葛尘瞥了那沙弥一眼,说道:“我没有辱骂你们寺院,我说的是所有的寺院,只针对无相寺,太抬举了。”
“你…”住持抬手打断了那小和尚的话,依旧那么温和,很明显,这住持的确有大师风范。
萧筱不想看到和无相寺闹矛盾的局面,扯了扯葛尘的衣服,让他不要再说了,刘大棒子才知道,自己说的似乎太直接了些,应该这么说:俺葛兄弟讨厌你们寺院。这样不就委婉了?至少没说你们伪善对不对。

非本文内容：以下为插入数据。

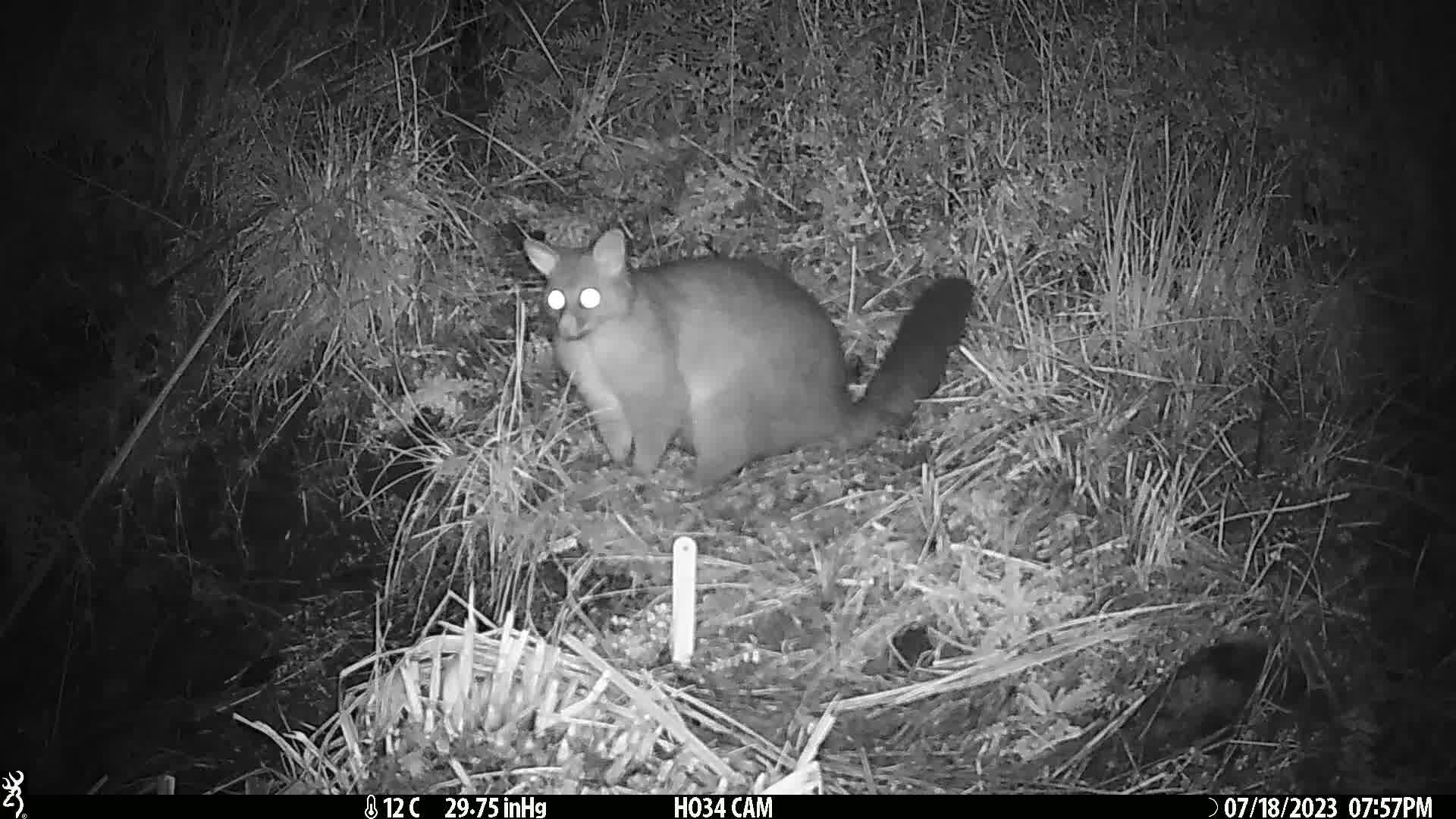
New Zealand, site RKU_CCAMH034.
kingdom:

“阿弥陀佛,施主为何如此暴躁,不好不好,可否说说缘由,以解吾等迷惑?”住持还是温和,温和的让葛尘都觉得自己错了。
“真要听?”
“愿闻其详。”
“找个禅房。”葛尘说道,自己要说总不能当众说吧,太拉仇恨了,万一都是护国寺的忠实信徒,自己会不会出不了这间寺院。
禅房里,葛尘说道:“让小和尚出去,资历太浅,听不了。别拒绝,拒绝我就不说。”住持闻言,挥挥手,让沙弥出去,顺便带上门。里面只剩葛尘四人和住持。
“施主可以说了。”住持看着葛尘说道。
葛尘拱拱手,小声对萧筱几人说道:“看我如何说的他稀里糊涂。”然后转身:“住持大师追问缘由,如此执着,是为痴,便犯了痴念,可对?”
住持思考后点头,大师便是大师,悟xìng的确了得,葛尘是这么认为的。
“问我之缘由,不外乎化解我心中的敌视,希望我苦海无边回头是岸,结下佛缘,与佛门为善,然心思由人,住持想化解这成见,为佛门种下缘,这便是贪,贪念的贪。佛门素有不争意,贪一人向佛之心,不妥。那小和尚的嗔念形于外,言于表,便是犯了嗔,五念有其三为破,佛心何来?既佛心如此,佛门与人为善便有杂念,便是伪善。”